**AUFGABE 1:** Zitiere aus dem Text über Marthe Hoffnung-Cohn wortgetreu die Stelle zwischen „Marthe Hoffnung-Cohn ist“ und „den USA erschienen.“, beide eingeschlossen.

**TEXT:**
+ + +
Marthe Hoffnung-Cohn ist nun zum ersten Mal nach Kriegsende nach Deutschland zurückgekehrt. Am Samstagabend ist die Seniorin privat zu Gast bei Marcel „Otto“ Yon (FDP) gewesen, zusammen mit DDR-Bürgerrechtlern wie Vera Lengsfeld oder Adam Lauks und auch der Holocaust-Überlebenden Margot Friedländer. Sie kamen alle um die spannende Geschichte der französischen Jüdin zu hören, die mittlerweile in Los Angeles lebt. Ihre Memoiren mit dem Titel „Behind Enemy Lines“ sind bisher nur in Frankreich und den USA erschienen.
Alle in ihrer Familie, erzählt Marthe Hoffnung-Cohn, waren große Kämpfer. Ihre sieben Geschwister und ihre Eltern waren im Widerstand gegen die Nazis aktiv. Ihre spätere Spionage-Karriere war nur möglich, weil sie zweisprachig aufgewachsen ist. Geboren am 13. April 1920 in Metz, in Lothringen, wurde ihre Familie kurz vor Beginn des Krieges, 1939, weg von der deutschen Grenze nach Poitiers gebracht. „Der wirkliche Krieg begann erst im Mai 1940, als Deutsche auch Poitiers besetzten“, erzählt sie. Und sie betont, dass Frankreich unter dem Vichy-Regime und die französische Bevölkerung anfangs stark kollaborierten. Das Leben ihrer Familie rettete ein Franzose aus Poitiers, der ohne eine Gegenleistung zu fordern, allen einen Ausweis ohne den Judenstempel besorgte. „Ich habe mich gegenüber all den Menschen, die uns geholfen haben, verpflichtet gefühlt. Das ist einer der Gründe, wieso ich dann in die französische Armee wollte.“ Zwei weitere Gründe waren die Exekution ihres damaligen Verlobten durch deutsche Soldaten sowie die Deportation ihrer jüngeren Schwester nach Auschwitz.
+ + +
**AUFGABE 2:** Schreibe die Datenzeilen von der Zeile mit „How much physical“ bis zum Ende der Datenzeilen erneut ab, beide Enden eingeschlossen. Ersetze dabei „flowing water“ durch „rushing water“ und lass alles andere unverändert.

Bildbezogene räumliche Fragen
+ + +
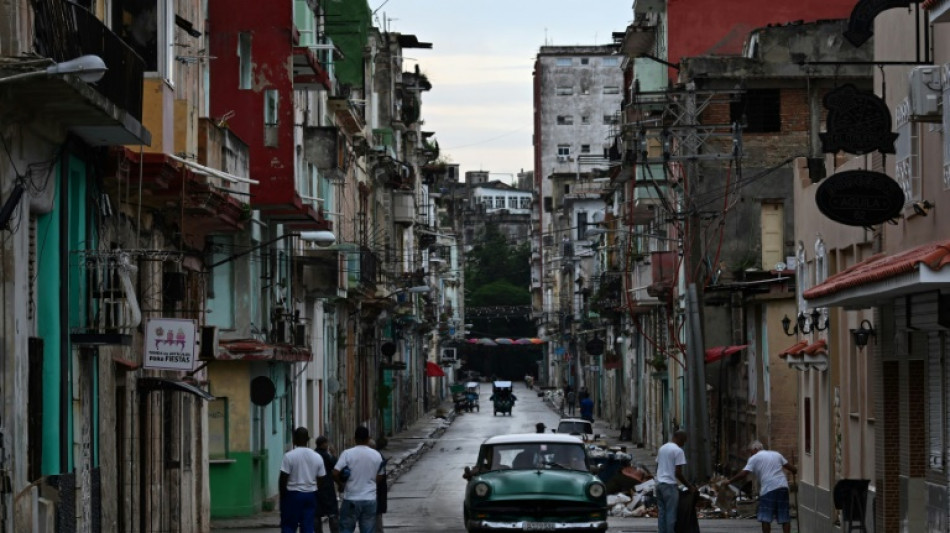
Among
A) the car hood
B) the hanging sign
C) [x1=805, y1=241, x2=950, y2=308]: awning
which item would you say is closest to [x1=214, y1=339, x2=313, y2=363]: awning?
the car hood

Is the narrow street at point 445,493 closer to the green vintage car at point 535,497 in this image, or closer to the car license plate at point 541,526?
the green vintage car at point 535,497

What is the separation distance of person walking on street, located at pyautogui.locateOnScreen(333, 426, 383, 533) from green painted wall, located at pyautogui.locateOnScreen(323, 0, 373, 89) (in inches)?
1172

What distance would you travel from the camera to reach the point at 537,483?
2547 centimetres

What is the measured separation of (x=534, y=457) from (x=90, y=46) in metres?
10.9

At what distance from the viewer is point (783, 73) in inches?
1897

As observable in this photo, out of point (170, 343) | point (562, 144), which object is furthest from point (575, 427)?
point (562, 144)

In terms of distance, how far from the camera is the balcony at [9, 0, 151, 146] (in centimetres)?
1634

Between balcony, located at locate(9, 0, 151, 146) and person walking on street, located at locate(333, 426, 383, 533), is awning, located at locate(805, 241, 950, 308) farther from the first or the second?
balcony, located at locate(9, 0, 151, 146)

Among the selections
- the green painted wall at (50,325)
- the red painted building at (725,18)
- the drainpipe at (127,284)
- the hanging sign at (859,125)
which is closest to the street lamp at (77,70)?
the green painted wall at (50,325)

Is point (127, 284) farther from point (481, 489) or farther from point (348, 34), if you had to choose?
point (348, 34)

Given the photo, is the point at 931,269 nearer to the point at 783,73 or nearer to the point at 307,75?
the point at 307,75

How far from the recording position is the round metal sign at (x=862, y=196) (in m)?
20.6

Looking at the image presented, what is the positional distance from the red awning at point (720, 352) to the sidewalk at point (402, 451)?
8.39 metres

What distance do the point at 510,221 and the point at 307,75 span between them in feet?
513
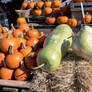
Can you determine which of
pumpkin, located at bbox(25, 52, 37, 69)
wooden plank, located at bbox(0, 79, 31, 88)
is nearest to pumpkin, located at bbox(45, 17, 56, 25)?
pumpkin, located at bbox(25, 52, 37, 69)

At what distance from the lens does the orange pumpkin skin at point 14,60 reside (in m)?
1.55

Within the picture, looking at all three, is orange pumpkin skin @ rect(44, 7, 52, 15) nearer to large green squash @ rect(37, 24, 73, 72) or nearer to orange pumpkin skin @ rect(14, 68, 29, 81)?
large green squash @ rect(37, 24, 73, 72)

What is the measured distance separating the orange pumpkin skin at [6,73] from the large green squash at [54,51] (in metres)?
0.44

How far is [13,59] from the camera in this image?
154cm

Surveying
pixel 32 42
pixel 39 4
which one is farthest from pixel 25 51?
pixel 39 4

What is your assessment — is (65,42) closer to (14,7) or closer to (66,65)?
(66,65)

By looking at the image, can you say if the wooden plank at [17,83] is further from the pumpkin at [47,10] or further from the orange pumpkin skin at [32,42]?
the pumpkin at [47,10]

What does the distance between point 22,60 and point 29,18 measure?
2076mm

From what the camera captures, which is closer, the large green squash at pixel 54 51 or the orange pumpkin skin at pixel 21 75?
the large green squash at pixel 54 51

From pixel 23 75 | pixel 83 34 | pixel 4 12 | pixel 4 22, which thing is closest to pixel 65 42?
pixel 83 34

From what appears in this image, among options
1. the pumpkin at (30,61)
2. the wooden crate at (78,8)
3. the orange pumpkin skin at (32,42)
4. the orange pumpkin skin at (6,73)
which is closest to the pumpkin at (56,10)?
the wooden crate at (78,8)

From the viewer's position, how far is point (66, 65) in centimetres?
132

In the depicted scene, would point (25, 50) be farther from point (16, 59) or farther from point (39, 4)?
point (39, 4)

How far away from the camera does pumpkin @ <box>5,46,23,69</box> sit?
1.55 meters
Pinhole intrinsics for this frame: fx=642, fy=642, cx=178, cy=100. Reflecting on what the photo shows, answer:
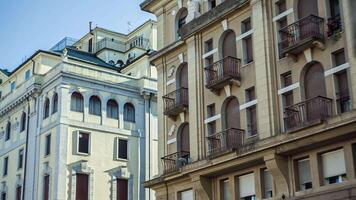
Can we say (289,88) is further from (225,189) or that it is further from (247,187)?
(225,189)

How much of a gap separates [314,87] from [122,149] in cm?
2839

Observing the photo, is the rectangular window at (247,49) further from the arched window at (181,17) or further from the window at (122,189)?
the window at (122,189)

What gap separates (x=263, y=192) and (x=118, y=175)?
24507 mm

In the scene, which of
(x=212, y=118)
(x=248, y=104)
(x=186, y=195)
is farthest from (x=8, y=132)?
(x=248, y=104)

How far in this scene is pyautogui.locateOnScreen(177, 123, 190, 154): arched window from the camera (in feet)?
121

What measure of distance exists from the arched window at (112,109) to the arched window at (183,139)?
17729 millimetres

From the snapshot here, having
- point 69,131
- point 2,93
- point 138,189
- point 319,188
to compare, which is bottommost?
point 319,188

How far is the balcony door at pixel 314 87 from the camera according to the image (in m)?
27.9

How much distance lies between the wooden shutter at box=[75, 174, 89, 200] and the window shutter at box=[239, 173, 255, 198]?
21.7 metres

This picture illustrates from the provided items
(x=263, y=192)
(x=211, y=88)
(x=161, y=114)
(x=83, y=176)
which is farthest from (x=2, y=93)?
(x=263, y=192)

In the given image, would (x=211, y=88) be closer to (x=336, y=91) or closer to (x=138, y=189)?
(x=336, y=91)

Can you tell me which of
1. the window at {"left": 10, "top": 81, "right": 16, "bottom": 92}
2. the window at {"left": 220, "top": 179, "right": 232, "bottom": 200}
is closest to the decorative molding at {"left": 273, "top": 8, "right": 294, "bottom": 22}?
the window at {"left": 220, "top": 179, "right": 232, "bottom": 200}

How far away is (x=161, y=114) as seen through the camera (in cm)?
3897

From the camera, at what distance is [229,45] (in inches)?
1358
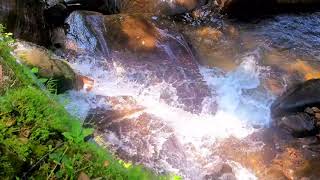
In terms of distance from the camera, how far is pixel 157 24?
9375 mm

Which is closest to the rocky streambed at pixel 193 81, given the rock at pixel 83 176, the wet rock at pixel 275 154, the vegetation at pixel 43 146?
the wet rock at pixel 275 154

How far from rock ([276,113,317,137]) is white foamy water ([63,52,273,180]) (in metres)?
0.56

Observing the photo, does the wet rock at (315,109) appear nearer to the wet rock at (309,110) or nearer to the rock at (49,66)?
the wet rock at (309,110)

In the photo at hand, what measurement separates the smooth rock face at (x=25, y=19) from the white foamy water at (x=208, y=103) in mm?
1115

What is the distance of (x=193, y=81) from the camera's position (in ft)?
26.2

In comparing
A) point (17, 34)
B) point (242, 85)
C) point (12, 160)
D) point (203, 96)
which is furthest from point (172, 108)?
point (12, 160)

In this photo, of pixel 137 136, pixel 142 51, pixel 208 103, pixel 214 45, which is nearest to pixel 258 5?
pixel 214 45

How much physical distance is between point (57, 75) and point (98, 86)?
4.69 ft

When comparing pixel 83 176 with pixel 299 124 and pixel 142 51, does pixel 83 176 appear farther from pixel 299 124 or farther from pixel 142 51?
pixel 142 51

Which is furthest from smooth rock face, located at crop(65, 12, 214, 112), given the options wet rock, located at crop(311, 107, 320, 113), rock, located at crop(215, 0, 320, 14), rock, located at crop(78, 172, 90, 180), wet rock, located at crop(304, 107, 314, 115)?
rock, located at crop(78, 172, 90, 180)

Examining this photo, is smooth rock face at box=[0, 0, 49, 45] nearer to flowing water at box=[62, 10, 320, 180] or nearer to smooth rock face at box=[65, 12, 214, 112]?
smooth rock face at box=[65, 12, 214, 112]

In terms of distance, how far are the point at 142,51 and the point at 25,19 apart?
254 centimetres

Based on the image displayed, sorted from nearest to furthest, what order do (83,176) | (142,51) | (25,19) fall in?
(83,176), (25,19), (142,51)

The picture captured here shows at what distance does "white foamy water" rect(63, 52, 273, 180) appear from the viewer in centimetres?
+ + +
**ANTWORT 1:**
Marthe Hoffnung-Cohn ist nun zum ersten Mal nach Kriegsende nach Deutschland zurückgekehrt. Am Samstagabend ist die Seniorin privat zu Gast bei Marcel „Otto“ Yon (FDP) gewesen, zusammen mit DDR-Bürgerrechtlern wie Vera Lengsfeld oder Adam Lauks und auch der Holocaust-Überlebenden Margot Friedländer. Sie kamen alle um die spannende Geschichte der französischen Jüdin zu hören, die mittlerweile in Los Angeles lebt. Ihre Memoiren mit dem Titel „Behind Enemy Lines“ sind bisher nur in Frankreich und den USA erschienen.

**ANTWORT 2:**
How much physical distance is between point (57, 75) and point (98, 86)?
4.69 ft

When comparing pixel 83 176 with pixel 299 124 and pixel 142 51, does pixel 83 176 appear farther from pixel 299 124 or farther from pixel 142 51?
pixel 142 51

Which is furthest from smooth rock face, located at crop(65, 12, 214, 112), given the options wet rock, located at crop(311, 107, 320, 113), rock, located at crop(215, 0, 320, 14), rock, located at crop(78, 172, 90, 180), wet rock, located at crop(304, 107, 314, 115)?
rock, located at crop(78, 172, 90, 180)

Examining this photo, is smooth rock face at box=[0, 0, 49, 45] nearer to rushing water at box=[62, 10, 320, 180] or nearer to smooth rock face at box=[65, 12, 214, 112]?
smooth rock face at box=[65, 12, 214, 112]

In terms of distance, how far are the point at 142,51 and the point at 25,19 apart?
254 centimetres

Based on the image displayed, sorted from nearest to furthest, what order do (83,176) | (142,51) | (25,19) fall in?
(83,176), (25,19), (142,51)

The picture captured here shows at what distance does "white foamy water" rect(63, 52, 273, 180) appear from the viewer in centimetres?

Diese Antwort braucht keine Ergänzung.